Many people may find that their premiums and their deductibles will rise because of the superstorm.
The northeastern states were slammed by superstorm Sandy, generating a tremendous number of homeowners insurance claims, and have led experts in Delaware to predict that this will generate a number of changes to customer policies, including to the premiums they pay and the deductibles they face.
The direct impact of the storm was only the first stage in the damage that it caused.
Even though the damage faced by residents of Delaware led to only moderate homeowners insurance claims, when compared to those in some other states, residents and business owners are being warned that there may be some painful changes on the way. That said, it is important to note that precisely how much the changes will cost and when they will occur has yet to be decided.

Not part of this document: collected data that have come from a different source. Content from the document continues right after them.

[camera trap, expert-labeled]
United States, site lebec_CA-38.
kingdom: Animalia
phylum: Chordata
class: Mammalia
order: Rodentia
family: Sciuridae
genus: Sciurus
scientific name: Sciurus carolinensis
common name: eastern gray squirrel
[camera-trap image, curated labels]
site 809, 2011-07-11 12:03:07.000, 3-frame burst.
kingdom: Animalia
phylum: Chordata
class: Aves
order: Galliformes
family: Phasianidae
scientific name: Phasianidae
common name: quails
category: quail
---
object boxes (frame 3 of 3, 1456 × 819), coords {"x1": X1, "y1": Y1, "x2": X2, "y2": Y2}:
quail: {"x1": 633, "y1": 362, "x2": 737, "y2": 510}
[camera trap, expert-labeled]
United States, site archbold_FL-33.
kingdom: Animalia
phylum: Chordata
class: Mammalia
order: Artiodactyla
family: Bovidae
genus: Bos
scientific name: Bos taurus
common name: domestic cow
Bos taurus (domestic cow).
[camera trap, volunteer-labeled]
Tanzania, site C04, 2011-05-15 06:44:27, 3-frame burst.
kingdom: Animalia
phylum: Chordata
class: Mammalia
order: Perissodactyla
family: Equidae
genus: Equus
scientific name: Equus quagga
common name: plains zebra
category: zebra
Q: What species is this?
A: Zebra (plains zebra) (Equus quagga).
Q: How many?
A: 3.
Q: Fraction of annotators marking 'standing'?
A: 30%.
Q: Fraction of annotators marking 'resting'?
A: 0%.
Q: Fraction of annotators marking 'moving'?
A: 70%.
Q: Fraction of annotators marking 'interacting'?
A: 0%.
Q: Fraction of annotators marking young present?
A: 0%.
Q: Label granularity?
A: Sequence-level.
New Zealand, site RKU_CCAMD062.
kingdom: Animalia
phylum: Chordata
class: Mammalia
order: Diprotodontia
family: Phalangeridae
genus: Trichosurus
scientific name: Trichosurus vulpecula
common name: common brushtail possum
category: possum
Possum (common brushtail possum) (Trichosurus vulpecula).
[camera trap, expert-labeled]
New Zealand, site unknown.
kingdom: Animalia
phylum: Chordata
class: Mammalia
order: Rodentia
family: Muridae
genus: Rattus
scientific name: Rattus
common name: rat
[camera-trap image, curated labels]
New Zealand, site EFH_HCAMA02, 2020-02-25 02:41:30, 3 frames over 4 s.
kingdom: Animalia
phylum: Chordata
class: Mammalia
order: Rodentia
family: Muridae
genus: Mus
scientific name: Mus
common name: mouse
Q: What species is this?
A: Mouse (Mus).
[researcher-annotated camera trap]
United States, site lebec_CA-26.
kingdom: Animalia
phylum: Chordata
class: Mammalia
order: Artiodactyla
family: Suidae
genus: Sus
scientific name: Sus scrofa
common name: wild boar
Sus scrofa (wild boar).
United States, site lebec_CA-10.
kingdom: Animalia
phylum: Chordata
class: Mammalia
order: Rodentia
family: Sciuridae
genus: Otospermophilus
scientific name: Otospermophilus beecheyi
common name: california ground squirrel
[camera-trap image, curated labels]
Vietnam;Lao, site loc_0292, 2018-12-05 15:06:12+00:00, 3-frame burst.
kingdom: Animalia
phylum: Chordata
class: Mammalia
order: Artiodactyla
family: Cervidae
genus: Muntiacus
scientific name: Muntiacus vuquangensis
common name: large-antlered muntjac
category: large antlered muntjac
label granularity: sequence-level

It has even been implied that some homeowners insurance policies could be denied in the future.
This risk is particularly high among those living the closest to the coast. At a bare minimum, homeowners insurance companies will be reexamining the way that they measure their risks. According to the president and senior insurance adviser at Poland & Sullivan in Newark, Delaware, John Yasik, when asked about the chance of a rate increase “Is there a probability of it happening? Probably.”
Another industry expert, the Aon Risk Solutions property practice managing principal, Al Tobin, said that “I also suspect they’re going to be looking hard at deductibles.” These are the types of actions that are taken as a result of the growing financial challenges that homeowners insurance companies have been facing over the last few years. Even ahead of the superstorm, many insurers had already been battling to strengthen their revenue and handle the increasing number of claims that were coming from a series of different catastrophic events.
Moreover, before Sandy was even on the radar, homeowners insurance companies were facing a challenge from a slowing in one of their central sources of revenue: their investment incomes. Yasik explained that “they have to really pay attention now to the other component, which is underwriting profit or loss.”